> **Task requirements**
Please rewrite the listing below, changing "bridle browband" to "browband strap" everywhere it appears and leaving everything else unchanged.
------------------------------------------------
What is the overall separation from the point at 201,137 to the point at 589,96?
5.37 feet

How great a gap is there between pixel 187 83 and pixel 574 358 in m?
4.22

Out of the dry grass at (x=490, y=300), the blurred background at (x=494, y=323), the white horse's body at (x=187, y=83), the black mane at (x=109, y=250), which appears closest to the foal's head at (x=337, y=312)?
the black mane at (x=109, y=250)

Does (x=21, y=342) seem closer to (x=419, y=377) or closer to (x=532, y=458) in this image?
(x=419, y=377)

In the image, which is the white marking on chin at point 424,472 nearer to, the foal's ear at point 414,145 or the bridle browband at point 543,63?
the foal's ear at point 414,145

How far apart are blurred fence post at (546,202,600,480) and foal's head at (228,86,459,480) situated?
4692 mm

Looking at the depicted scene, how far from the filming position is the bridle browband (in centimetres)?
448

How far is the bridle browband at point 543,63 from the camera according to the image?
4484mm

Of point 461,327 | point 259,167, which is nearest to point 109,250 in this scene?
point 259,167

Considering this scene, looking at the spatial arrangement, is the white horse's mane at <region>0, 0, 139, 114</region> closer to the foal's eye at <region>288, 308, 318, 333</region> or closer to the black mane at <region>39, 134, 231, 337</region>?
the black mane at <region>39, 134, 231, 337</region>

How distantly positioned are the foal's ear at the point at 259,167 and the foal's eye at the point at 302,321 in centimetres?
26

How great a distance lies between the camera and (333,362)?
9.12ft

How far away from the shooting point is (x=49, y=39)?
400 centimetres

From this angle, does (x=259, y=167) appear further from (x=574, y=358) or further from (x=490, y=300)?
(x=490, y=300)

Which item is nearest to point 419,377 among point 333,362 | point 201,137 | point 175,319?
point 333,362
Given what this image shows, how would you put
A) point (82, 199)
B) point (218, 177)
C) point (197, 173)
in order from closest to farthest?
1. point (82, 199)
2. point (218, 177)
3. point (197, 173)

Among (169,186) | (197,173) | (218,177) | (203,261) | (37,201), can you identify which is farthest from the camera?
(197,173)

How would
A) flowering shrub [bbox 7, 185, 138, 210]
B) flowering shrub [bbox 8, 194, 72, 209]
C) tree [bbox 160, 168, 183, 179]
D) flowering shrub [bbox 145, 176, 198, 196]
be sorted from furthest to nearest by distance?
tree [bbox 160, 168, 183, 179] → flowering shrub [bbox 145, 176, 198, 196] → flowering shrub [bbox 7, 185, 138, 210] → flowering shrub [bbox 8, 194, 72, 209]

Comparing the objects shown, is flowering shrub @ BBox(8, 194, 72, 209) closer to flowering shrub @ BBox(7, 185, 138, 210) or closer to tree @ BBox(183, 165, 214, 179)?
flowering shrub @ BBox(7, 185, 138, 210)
------------------------------------------------
> **Full response**
What is the overall separation from the point at 201,137 to the point at 589,96?
5.37 feet

How great a gap is there between pixel 187 83 and pixel 574 358 in m?
4.22

Out of the dry grass at (x=490, y=300), the blurred background at (x=494, y=323), the white horse's body at (x=187, y=83), the black mane at (x=109, y=250), which appears closest to the foal's head at (x=337, y=312)?
the black mane at (x=109, y=250)

Does (x=21, y=342) seem closer to (x=419, y=377) or closer to (x=532, y=458) in this image?
(x=419, y=377)

In the image, which is the white marking on chin at point 424,472 nearer to, the foal's ear at point 414,145 or the browband strap at point 543,63?
the foal's ear at point 414,145

How far apart are blurred fence post at (546,202,600,480) and foal's head at (228,86,459,480) situated?
4692 mm

Looking at the depicted scene, how far from the filming position is the browband strap (in centimetres)?
448

How far is the browband strap at point 543,63 from the camera according to the image?
4484mm

Of point 461,327 | point 259,167, which is nearest to point 109,250 in this scene?
point 259,167

Considering this scene, looking at the spatial arrangement, is the white horse's mane at <region>0, 0, 139, 114</region> closer to the foal's eye at <region>288, 308, 318, 333</region> or closer to the black mane at <region>39, 134, 231, 337</region>?
the black mane at <region>39, 134, 231, 337</region>

How distantly positioned are the foal's ear at the point at 259,167 and the foal's eye at the point at 302,321 in centimetres?
26

How great a distance lies between the camera and (333,362)?
9.12ft

How far away from the shooting point is (x=49, y=39)?
400 centimetres

From this angle, does (x=259, y=167) appear further from (x=574, y=358) or further from (x=490, y=300)?
(x=490, y=300)

Which item is nearest to point 419,377 among point 333,362 | point 201,137 | point 175,319?
point 333,362
Given what this image shows, how would you put
A) point (82, 199)
B) point (218, 177)
C) point (197, 173)
in order from closest to farthest?
1. point (82, 199)
2. point (218, 177)
3. point (197, 173)

Among (169,186) | (197,173) | (218,177) | (203,261) | (37,201), can you identify which is farthest from the camera?
(197,173)

How would
A) flowering shrub [bbox 7, 185, 138, 210]
B) flowering shrub [bbox 8, 194, 72, 209]
C) tree [bbox 160, 168, 183, 179]
D) flowering shrub [bbox 145, 176, 198, 196]
be sorted from furthest to nearest by distance?
tree [bbox 160, 168, 183, 179] → flowering shrub [bbox 145, 176, 198, 196] → flowering shrub [bbox 7, 185, 138, 210] → flowering shrub [bbox 8, 194, 72, 209]

Comparing the objects shown, is flowering shrub @ BBox(8, 194, 72, 209) closer to flowering shrub @ BBox(7, 185, 138, 210) or closer to tree @ BBox(183, 165, 214, 179)?
flowering shrub @ BBox(7, 185, 138, 210)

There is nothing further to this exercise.